My program presented a "Dr.Seuss One-Fish-Two-Fish"
story. I wrote and taped the "vocals" . All a pre-schooler
would have to do is hit a key and the "2600" would
turn on the tape-player (under computer control);
simple but cute graphics showed several fish swming
around on the screen while my voice droned on: "One
fish, two fish, red fish, blue fish, swimming 'round
this great big lake...don't they get tired, for goodness
sake ?...etc.". The the voice-over would then call
for some simple button pushing by the child; the tape
player would be paused by the Apple acting as a 2600
until the little game was over; then tape-player resumed
playing while the next segment of the story-line would
come on-screen, complete with voice-over and some
music.
I took my demo down to Harford along with two other
items I was anxious to license to Coleco. Arnold Greenberg
and several others watched my "Dr.Seuss" demo...they
got the picture immediately. Within an hour we had
a handshake agreement and Kid--Vid was launched. Unfortunately,
instead of a cute little kiddie-tape-player, Coleco
in their corporate wisdom chose to modify a standard
black "shoe-box" tape-recorder for use with the system.
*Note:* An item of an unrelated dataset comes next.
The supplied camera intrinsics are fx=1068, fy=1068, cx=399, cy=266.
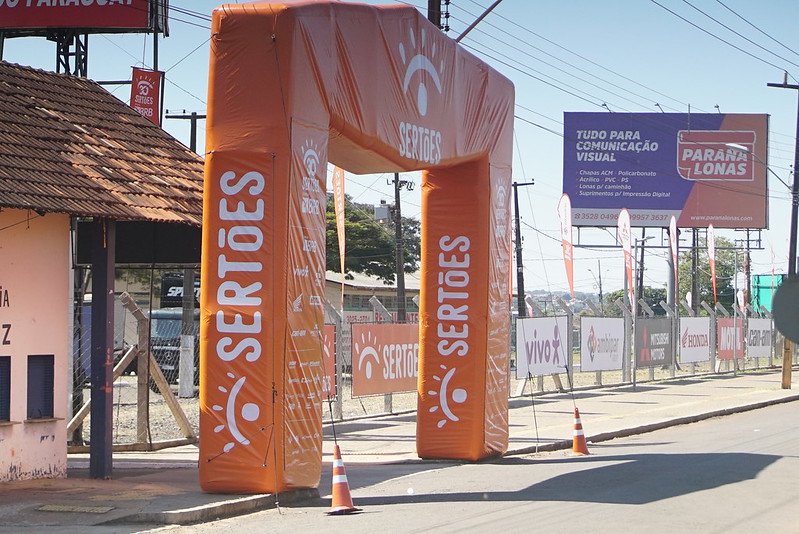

While that did nothing for its appearance, Kid-Vid
did become a nice product. Coleco had acquired several
expensive licenses for the Berenstein Bears, the Smurfs
as well as some Dr.Seuss titles and their programmers
did a nice job of coming up with suitable graphics
and voice-over. It should be remembered that sounds
from video games at that point in time were very limited
and here was this neat little machine playing real
voices, singing and speaking in sync with the screen
presentations.
Unfortunately for Kid-Vid, it was introduced at the
same CES show as ADAM, Coleco's abortive venture into
the home computer business. ADAM almost killed the
company ...so there was precious little promotion
money available to push Kid-Vid sales. Coleco had
bigger problems than that. So much for Kid Vid.
Another invention of mine which I had taken with me
to demo at that same meeting in 1982 also resulted
in an instant license agreement with Coleco. I had
a demo promoting the idea of using a video-disc under
control of a ColecoVision game (and presumably ADAM,
later on) for interactive game use. To make this scheme
economically feasible, I had discussions with Jon
Clements - who headed the videodisc program at RCA
- about building a 5 inch version of their Selectavison
12 inch video disk unit...shades of computer and game
systems using shiny, round 5" CD-ROM disks for interactive
games...only twenty years too early.
Coleco started to negotiate an agreement with RCA
and all went well until the ADAM fiasco put a halt
to this development effort. That was too bad...and
nearly twenty years would go by until fully-digital
versions of that system would reappear in the video
game world. As for myself, I went on to develop interactive
video-disk-based systems at Sanders which were used
for military training-and-education purposes with
considerable success.
Coleco recovered courtesy of the ugliest dolls in
the world - the Cabbage Patch dolls - Although I tried
a few times, I would never be able to place a product
idea with Coleco again; electronics had become at
no-no at Coleco. The company finally went out of business
in the late eighties.
ColecoVision games continue to have a loyal following
in the Classic Games community....I'm still waiting
to see one of the retro-game designers interface it
to a CD-ROM to extend the machine's capabilities.
That would complete the circle I started in 1982 and
never quite closed. Is anybody out there listening?